• **TASK DESCRIPTION**
Wherever a line in the data holds the word "Consider", pull that line out.

[[ DATA FOR THIS TASK, beginning ]]

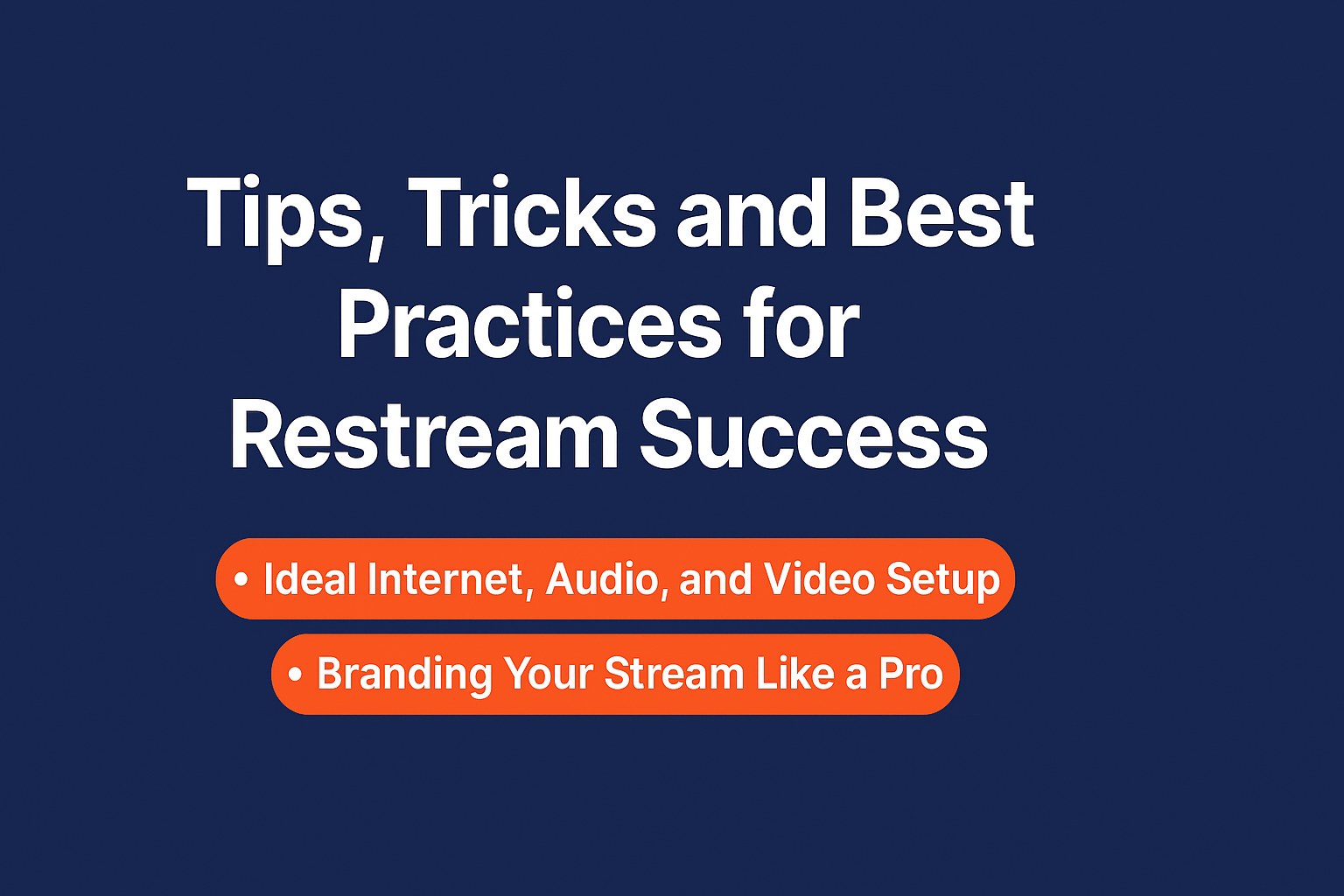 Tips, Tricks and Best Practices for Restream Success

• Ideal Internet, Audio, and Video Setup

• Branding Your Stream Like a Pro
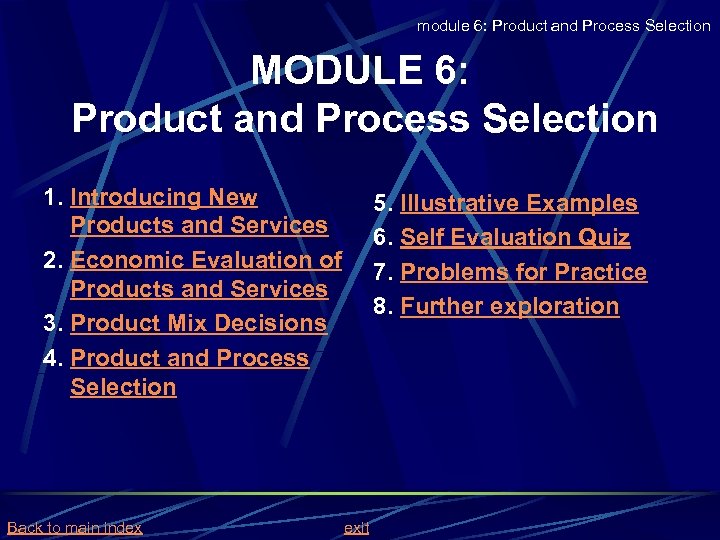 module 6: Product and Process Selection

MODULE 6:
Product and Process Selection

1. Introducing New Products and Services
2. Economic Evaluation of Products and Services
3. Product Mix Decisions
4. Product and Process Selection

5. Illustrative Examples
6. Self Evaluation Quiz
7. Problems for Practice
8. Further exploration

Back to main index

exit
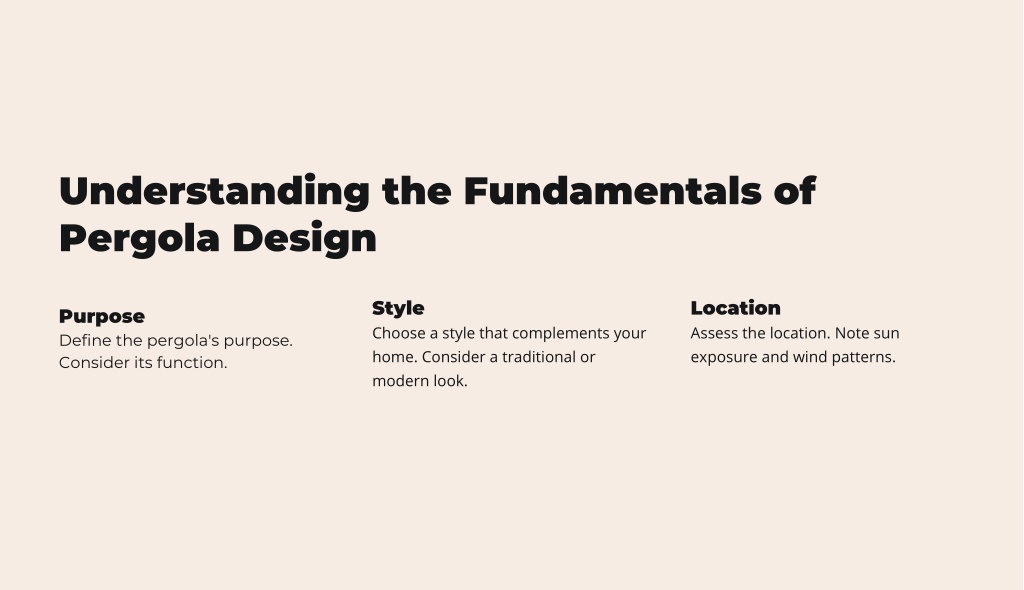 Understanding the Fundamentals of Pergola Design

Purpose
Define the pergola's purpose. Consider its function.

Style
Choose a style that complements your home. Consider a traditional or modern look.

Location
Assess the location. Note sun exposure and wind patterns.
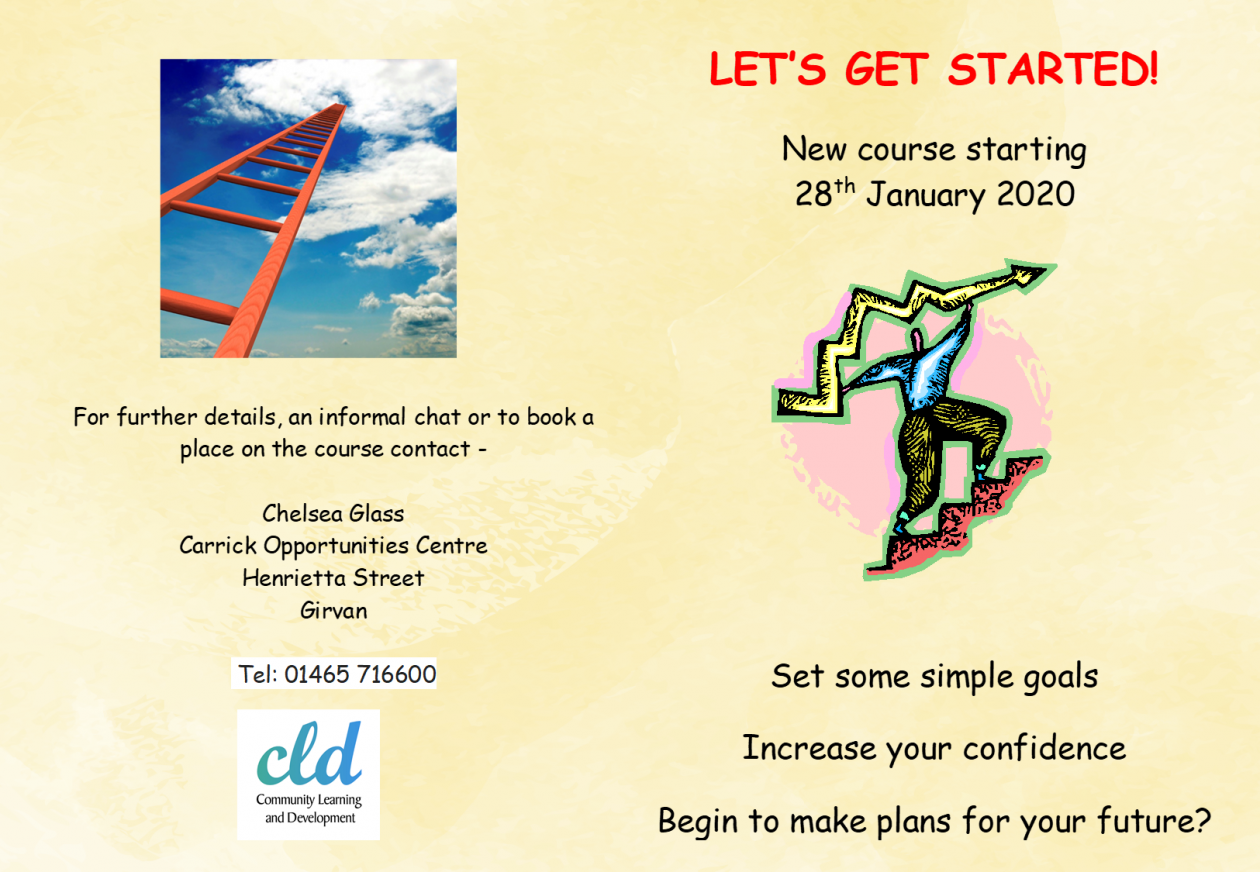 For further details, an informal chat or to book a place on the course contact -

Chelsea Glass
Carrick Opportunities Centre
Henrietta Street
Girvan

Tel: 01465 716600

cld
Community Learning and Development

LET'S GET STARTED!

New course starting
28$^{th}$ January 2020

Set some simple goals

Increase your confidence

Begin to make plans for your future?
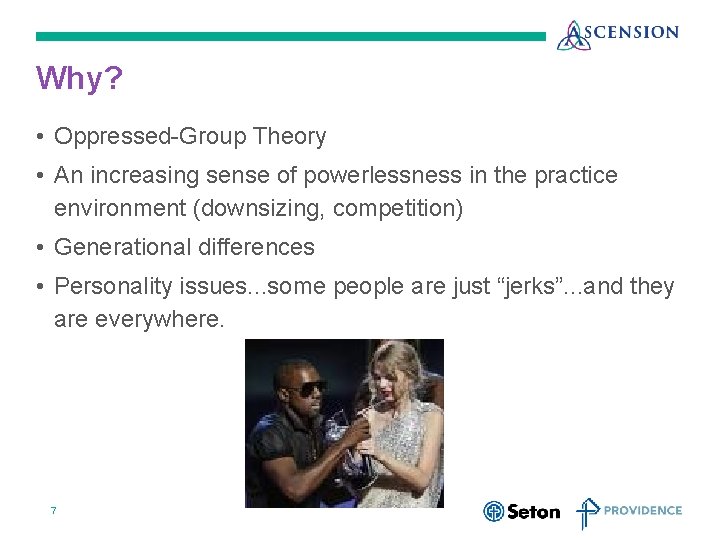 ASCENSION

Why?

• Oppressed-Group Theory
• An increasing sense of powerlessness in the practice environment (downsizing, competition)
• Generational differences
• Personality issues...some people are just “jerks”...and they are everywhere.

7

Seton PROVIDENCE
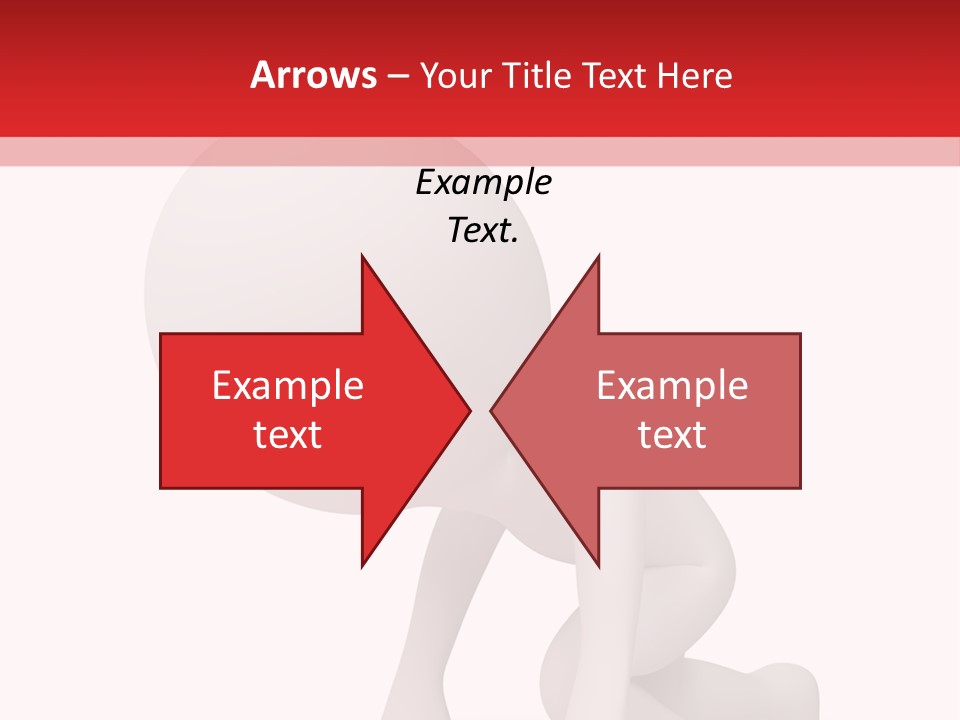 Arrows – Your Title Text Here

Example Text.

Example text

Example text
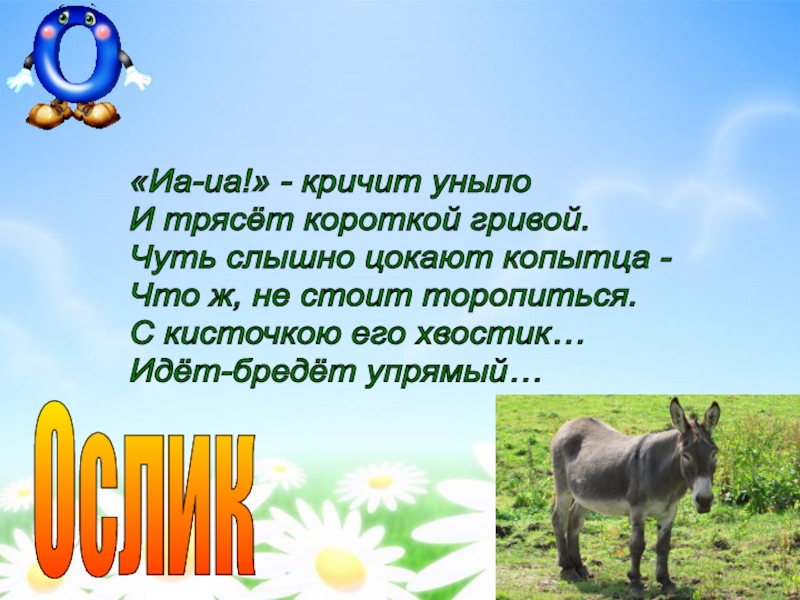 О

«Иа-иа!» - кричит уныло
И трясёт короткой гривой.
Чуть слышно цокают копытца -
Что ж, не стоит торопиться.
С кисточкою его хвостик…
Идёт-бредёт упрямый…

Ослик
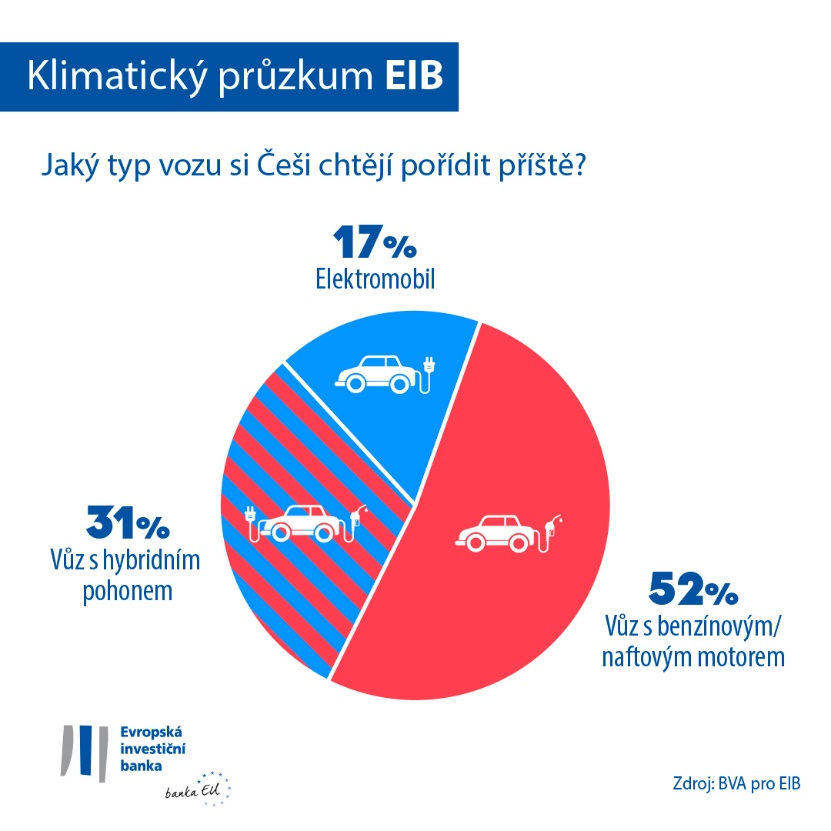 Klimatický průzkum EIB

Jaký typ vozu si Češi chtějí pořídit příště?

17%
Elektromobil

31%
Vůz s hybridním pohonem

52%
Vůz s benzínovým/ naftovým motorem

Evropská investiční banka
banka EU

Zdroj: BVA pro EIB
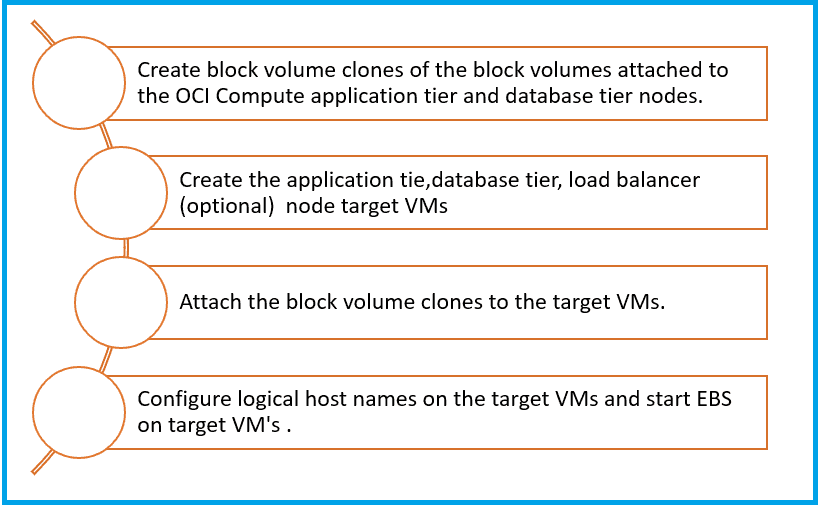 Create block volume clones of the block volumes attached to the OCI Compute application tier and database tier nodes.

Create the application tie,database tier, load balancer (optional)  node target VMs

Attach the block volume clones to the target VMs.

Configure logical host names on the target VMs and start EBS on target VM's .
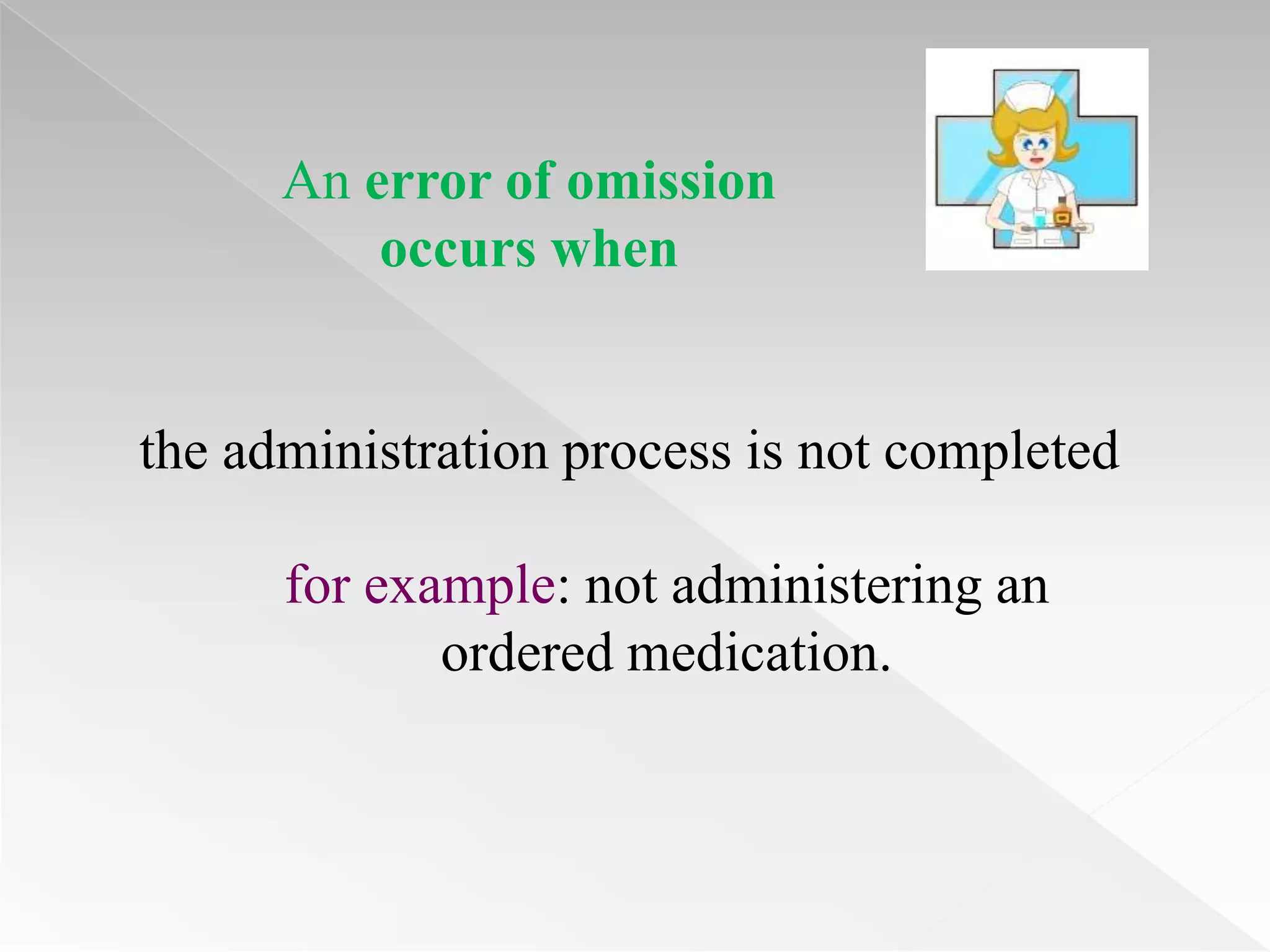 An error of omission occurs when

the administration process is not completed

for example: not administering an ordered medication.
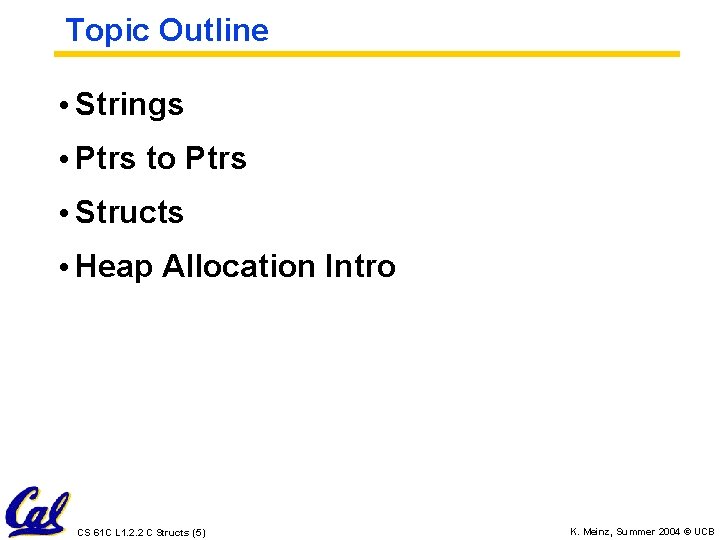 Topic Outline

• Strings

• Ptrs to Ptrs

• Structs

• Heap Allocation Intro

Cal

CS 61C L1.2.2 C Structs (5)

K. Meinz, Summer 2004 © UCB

[[ DATA FOR THIS TASK, end ]]

• **ANSWER TO THIS TASK**
Define the pergola's purpose. Consider its function.
Choose a style that complements your home. Consider a traditional or modern look.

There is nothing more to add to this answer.